- PASSAGE TO READ:
※

Thus, exit (out) flight from roost-
beam one: 1,0 beam two: 1,0

Return flight (in) into roost-
beam two:1,0 beam one: 1,0

The code creates a stack since bats go in and out all the time, we only need to count the maximum out at any one time (thus we can say there are at least x bats in the roost).

The problem I am having is that the stats do not add up properly at the end. At the end of the bats day (we start each day with zero bats) when you subtract the total "in" flights from the total "out" flights it does not equal the number of bats caclulated to be still out.

e.g.
Date,2011-06-05,IN>,189,OUT>,442,Max count>,286,difference between start of count (0) and end of count = -253 (Max was 22:30:50)

You can see the max count is 286 yet if you subtract the ins 189 from the outs 442 this equals 253, not the reported count of 286. I am at a loss to work out what is going on here.Smilie

The script I'm having problems with is batmon02-02-2012.awk

here is the code: (it is run in windoze). Also attached is a small output.txt file of only a few hours data.

ipether.bat (calls the following scripts in sequence)
Code:
@echo off
cls
echo There cannot be any extra linefeeds at the start 
ECHO or end of the input file (output.txt)
echo.
echo It must be in the expected format, any other will cause crash.
ECHO if in doubt, search for two commas together and delete any lines like this.
echo.
echo working... please wait...
 
@echo off
.\zsh.exe .\IpEther1.zsh
echo ====================
rem type stats.txt
echo done!
PAUSE
rem stats.txt > notepad
exit

IpEther1.zsh
Code:
# because windows CMD doesn't actually expand * into arguments for you,
# we need to run this in sh to do so.  
exec ./zsh.exe IpEther2.zsh * > events.txt 2> stats.txt

IpEther2.zsh
Code:
#  calls gawk using output.txt as the input to awk
./gawk.exe -F "," -f batmon02-02-2012.awk < output.txt

batmon02-02-2012.awk
Code:
#this  makes use of csv format file "output.txt" 
# MUST compensate for positive and negative totals
# logger day starts at 4pm actual time which = midnight bat time (since this script operates
# midnight to midnight) thus 16 hours are added
BEGIN { OT=0 # Time of previous measurement
        MAX=0 # Max num of seconds between valid events
        DAY=""; # Current day
        CA=0 ; CB=0 ; CX=0 ; CD=0 # var to "hold" in or "out" A, C are one direction, B, X are the other dir
        # Running total of bats leaving and entering
        TOTALBATS=0;
        MAXBATS=0;    # The highest TOTALBATS has ever been
        maxtime=0; # time of peak event
        # XX = highest negative vlaue of bats   -  converted to positive)

※

- INFORMATION SHOWN:
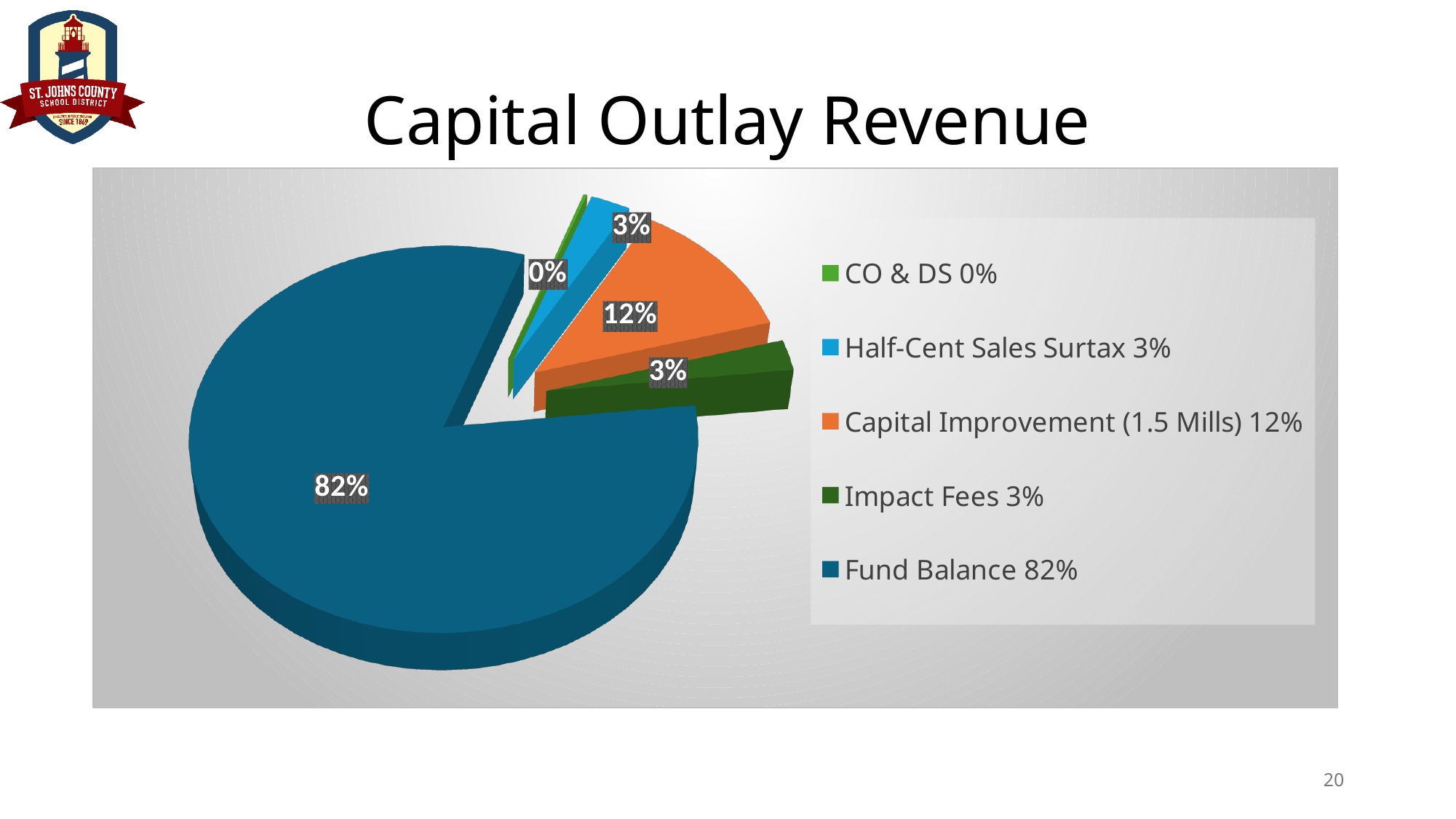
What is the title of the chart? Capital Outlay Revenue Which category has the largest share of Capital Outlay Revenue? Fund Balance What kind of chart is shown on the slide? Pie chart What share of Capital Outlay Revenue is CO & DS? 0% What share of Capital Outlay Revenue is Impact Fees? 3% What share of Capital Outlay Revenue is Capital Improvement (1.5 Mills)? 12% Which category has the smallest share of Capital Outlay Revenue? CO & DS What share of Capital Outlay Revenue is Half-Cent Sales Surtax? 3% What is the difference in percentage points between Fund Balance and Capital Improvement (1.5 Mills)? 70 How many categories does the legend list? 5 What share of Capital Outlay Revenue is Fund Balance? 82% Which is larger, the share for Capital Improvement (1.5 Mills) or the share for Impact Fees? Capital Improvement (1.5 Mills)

※

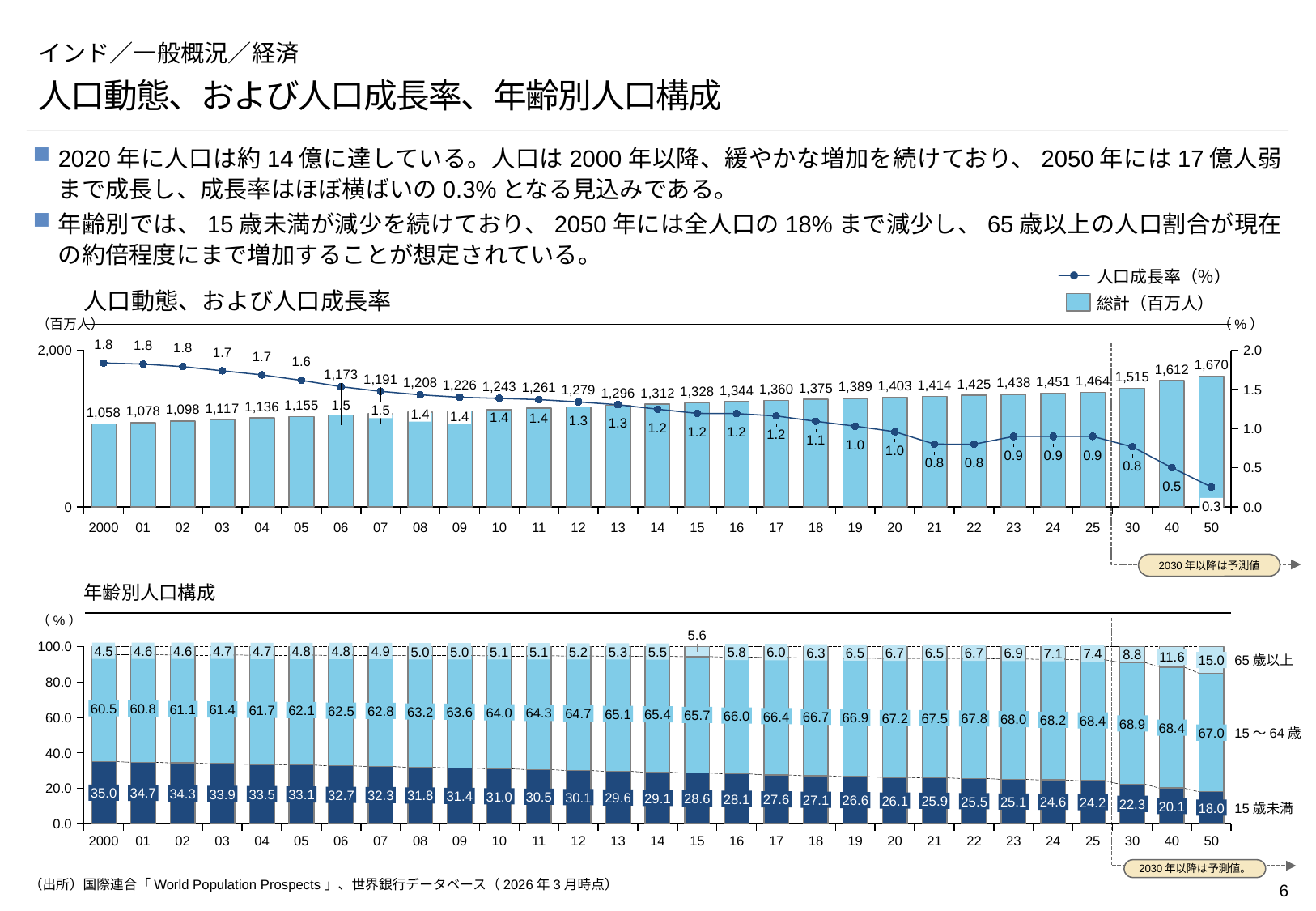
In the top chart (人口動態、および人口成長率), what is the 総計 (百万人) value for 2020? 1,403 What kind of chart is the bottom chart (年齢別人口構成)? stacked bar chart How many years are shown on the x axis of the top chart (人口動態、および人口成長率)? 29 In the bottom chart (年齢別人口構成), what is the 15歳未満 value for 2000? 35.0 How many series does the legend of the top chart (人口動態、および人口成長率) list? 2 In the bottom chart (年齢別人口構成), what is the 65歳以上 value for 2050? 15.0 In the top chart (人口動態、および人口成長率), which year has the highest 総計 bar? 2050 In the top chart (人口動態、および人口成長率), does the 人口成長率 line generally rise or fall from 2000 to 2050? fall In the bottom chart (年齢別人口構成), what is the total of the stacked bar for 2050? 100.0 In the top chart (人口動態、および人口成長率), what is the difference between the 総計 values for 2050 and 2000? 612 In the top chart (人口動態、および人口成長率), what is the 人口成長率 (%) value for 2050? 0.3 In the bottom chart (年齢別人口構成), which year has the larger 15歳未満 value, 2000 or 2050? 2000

※

- ACTIVITIES:
A. According to the bat-counting post, at what actual time does the logger day start?
B. Retype the part of the bat-counting post between "The script I'm" and "input file (output.txt)", inclusive.
C. Translate this sentence from the bat-counting post into Spanish: "The problem I am having is that the stats do not add up properly at the end."

- SOLVED PROBLEMS:
A. The logger day starts at 4pm actual time, which counts as midnight bat time.

B.
The script I'm having problems with is batmon02-02-2012.awk

here is the code: (it is run in windoze). Also attached is a small output.txt file of only a few hours data.

ipether.bat (calls the following scripts in sequence)
Code:
@echo off
cls
echo There cannot be any extra linefeeds at the start 
ECHO or end of the input file (output.txt)

C. El problema que tengo es que las estadísticas no cuadran correctamente al final.